## Excerto de texto:
===
Papel da Sociedade Portuguesa de Cardiologia na saúde cardiovascular do século XXI 

A Cardiologia em Portugal enfrenta vários desafios, desde as longas listas de espera para consultas e cirurgias até à escassez de profissionais de saúde e recursos. Neste artigo, o presidente da Sociedade Portuguesa de Cardiologia, Hélder Pereira, discute as medidas necessárias para abordar esta situação e garantir que todos os pacientes recebam o cuidado de que precisam. Além disso, exploramos o motivo pelo qual a SPC considera a formação e investigação pilares cruciais para a promoção da saúde cardiovascular em Portugal.  

A Sociedade Portuguesa de Cardiologia (SPC) tem uma história longa e marcante na promoção da saúde cardiovascular em Portugal desde a sua fundação em 1949. Pode explicar de que maneira a SPC contribuiu para essa promoção ao longo dos anos? 

É verdade, a Sociedade Portuguesa de Cardiologia comemora o seu 75.º aniversário no próximo ano. Este legado de ilustres figuras da medicina portuguesa possibilitou que a SPC tenha contribuído para a formação pós-graduada dos cardiologistas, cardiologistas pediátricos e cirurgiões cardíacos ao longo de décadas. 

Assumiu a presidência da SPC com a promessa de “manter a visão estratégica centrada na formação e promoção da investigação e inovação”. Pode compartilhar por que motivos considera esses dois pilares cruciais como parte da visão estratégica da SPC? 

A missão da SPC é zelar pela saúde cardiovascular dos portugueses. Em todas as áreas, em geral, a educação e a formação são essenciais para manter os mais elevados padrões de qualidade. A evolução técnica e científica, em matéria de doenças cardiovasculares, tem tido uma evolução impressionante, o que obriga os profissionais a uma atualização intensa e constante. Por outro lado, a investigação poderá ser uma das principais formas de assegurar a sustentabilidade da própria Sociedade, visto ser um importante pilar na qualidade da medicina que praticamos. 

Na mensagem que escreveu quando assumiu a presidência da Sociedade, refere que apesar do sucesso já alcançado em relação a estas duas vertentes, ainda está longe daquilo que ambicionam e que é “possivelmente o processo mais desafiante” a que se propõem. Quais são as ambições desta nova direção da SPC?
===
## Dados disponíveis:
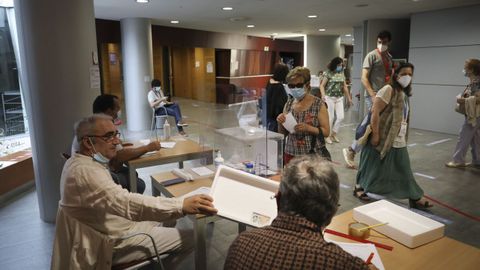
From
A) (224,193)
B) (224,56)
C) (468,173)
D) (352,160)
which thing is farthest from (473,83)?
(224,56)

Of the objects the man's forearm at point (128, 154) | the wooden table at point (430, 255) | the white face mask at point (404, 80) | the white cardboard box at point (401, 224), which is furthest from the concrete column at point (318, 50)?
the wooden table at point (430, 255)

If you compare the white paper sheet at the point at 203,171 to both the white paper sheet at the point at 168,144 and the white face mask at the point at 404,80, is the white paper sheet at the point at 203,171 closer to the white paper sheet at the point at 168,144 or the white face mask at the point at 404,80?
the white paper sheet at the point at 168,144

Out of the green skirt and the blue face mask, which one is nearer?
the blue face mask

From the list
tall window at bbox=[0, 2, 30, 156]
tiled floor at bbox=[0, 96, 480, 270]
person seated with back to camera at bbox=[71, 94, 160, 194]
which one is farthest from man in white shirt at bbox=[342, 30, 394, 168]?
===
## Lista de atividades:
1: Segundo o texto sobre a Sociedade Portuguesa de Cardiologia, em que ano foi fundada a SPC?
2: Devolva, do texto sobre a Sociedade Portuguesa de Cardiologia, tudo o que vai desde "A missão da" até "direção da SPC?".

## Resolução das atividades:
1: Em 1949.

2:
A missão da SPC é zelar pela saúde cardiovascular dos portugueses. Em todas as áreas, em geral, a educação e a formação são essenciais para manter os mais elevados padrões de qualidade. A evolução técnica e científica, em matéria de doenças cardiovasculares, tem tido uma evolução impressionante, o que obriga os profissionais a uma atualização intensa e constante. Por outro lado, a investigação poderá ser uma das principais formas de assegurar a sustentabilidade da própria Sociedade, visto ser um importante pilar na qualidade da medicina que praticamos. 

Na mensagem que escreveu quando assumiu a presidência da Sociedade, refere que apesar do sucesso já alcançado em relação a estas duas vertentes, ainda está longe daquilo que ambicionam e que é “possivelmente o processo mais desafiante” a que se propõem. Quais são as ambições desta nova direção da SPC?